## TASK
Please put the stretch of the data from the line containing "Which is nearest to the viewer, given" through the last line into a numbered list, both ends included. Leave out blank lines.

** BEGIN EXTRACTED RECORDS **

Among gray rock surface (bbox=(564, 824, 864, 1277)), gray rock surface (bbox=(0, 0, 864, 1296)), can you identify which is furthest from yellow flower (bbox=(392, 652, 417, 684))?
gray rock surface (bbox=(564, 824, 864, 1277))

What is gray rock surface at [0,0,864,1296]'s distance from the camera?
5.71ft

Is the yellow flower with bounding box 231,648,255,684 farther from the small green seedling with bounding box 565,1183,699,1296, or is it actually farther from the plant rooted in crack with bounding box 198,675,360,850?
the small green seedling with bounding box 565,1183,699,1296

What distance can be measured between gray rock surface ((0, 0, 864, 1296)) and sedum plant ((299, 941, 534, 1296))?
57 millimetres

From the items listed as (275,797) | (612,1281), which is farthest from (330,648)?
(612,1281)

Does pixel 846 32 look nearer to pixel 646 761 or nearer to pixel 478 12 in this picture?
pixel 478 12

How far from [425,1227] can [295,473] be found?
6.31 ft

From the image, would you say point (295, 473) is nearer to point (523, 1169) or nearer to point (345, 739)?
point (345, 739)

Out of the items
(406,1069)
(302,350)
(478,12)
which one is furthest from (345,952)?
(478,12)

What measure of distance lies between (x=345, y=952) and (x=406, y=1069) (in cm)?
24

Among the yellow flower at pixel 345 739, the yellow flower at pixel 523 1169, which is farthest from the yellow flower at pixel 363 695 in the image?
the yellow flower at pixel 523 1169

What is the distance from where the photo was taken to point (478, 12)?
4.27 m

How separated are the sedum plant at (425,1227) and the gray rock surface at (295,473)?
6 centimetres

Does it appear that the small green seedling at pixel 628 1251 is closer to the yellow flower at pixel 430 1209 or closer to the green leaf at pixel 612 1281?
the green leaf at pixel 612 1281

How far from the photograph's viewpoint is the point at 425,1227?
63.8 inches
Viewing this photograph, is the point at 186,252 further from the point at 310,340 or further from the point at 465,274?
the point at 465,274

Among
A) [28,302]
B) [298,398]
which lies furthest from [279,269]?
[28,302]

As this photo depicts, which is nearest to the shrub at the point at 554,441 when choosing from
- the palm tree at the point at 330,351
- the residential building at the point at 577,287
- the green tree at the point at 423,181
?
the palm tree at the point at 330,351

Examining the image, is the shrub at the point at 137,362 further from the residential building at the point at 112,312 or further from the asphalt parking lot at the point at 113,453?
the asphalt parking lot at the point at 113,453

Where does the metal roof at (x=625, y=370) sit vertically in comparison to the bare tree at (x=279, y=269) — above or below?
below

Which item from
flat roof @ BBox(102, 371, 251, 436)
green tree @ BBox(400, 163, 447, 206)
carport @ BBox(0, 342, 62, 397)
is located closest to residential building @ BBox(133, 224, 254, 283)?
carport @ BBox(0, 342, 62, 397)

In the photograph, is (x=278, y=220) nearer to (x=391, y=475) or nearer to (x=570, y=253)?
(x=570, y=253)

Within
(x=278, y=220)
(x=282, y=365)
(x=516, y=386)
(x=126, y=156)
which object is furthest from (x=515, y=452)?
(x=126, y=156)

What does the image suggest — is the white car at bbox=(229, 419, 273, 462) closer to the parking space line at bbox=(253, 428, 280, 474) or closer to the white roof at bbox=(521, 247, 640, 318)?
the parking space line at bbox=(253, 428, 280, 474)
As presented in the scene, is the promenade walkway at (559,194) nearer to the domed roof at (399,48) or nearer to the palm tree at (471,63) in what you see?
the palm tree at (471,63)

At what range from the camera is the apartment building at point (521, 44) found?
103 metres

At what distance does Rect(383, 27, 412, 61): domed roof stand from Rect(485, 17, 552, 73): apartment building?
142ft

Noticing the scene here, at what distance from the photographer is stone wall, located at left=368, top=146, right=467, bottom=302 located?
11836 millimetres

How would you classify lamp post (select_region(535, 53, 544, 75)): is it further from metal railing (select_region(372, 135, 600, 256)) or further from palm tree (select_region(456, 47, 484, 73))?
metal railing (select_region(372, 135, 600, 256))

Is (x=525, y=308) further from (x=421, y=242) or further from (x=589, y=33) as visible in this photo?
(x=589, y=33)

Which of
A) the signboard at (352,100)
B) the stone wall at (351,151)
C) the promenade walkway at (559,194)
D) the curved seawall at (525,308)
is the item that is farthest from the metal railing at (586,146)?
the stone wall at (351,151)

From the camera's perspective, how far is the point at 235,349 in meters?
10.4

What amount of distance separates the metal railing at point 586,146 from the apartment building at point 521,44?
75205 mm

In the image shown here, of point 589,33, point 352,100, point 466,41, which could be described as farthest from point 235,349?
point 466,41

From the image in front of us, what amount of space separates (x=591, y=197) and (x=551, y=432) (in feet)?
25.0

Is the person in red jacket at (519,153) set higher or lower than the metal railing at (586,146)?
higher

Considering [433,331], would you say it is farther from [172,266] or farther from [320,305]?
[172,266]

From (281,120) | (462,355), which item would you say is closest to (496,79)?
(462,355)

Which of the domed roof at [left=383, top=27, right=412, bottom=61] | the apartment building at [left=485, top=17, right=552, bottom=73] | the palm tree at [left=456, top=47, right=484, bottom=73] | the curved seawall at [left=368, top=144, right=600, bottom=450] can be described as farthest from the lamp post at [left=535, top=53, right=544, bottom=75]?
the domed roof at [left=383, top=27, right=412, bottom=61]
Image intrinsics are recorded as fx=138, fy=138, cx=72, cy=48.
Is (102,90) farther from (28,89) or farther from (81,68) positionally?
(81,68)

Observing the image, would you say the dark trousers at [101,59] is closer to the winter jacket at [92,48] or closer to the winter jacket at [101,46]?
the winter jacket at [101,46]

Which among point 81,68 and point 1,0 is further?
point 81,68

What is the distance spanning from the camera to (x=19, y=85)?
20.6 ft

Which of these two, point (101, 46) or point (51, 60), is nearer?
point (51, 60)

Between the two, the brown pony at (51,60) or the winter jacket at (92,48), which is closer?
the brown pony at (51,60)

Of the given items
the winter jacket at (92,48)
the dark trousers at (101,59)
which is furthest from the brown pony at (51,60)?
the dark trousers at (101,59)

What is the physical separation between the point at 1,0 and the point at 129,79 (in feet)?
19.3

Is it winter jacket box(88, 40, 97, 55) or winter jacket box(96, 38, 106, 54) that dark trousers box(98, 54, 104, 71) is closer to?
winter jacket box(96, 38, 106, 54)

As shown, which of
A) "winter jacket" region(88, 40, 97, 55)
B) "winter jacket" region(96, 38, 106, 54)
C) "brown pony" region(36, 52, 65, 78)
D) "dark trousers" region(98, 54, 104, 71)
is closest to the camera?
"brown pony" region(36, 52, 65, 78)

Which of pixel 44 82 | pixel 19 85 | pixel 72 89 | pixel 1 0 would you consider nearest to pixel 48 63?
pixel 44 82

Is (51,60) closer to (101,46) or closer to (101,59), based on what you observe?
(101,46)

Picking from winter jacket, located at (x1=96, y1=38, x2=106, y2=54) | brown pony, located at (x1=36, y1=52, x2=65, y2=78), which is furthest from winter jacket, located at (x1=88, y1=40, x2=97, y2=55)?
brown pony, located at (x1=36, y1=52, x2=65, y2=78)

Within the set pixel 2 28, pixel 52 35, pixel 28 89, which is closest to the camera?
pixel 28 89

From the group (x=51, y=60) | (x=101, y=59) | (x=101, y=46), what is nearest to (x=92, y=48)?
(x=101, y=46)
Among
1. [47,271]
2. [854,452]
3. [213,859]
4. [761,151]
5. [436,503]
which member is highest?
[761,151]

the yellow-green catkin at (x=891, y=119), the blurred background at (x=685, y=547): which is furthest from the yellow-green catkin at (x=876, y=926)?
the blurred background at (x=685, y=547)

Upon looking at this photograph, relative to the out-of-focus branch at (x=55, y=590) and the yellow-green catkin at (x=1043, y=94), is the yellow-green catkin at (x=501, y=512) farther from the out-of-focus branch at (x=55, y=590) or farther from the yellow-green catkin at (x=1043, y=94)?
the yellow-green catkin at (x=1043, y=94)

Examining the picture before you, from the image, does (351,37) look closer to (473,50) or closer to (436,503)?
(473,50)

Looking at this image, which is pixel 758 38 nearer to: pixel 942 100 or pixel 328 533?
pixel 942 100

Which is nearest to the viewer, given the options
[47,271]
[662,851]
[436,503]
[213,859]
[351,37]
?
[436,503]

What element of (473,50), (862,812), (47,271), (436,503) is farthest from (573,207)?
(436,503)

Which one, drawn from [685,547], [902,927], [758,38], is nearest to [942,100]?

** END EXTRACTED RECORDS **

## COMPLETED EXERCISE
1. Which is nearest to the viewer, given the options
2. [47,271]
3. [662,851]
4. [436,503]
5. [213,859]
6. [351,37]
7. ?
8. [436,503]
9. What element of (473,50), (862,812), (47,271), (436,503) is farthest from (573,207)?
10. (436,503)
11. Which one, drawn from [685,547], [902,927], [758,38], is nearest to [942,100]?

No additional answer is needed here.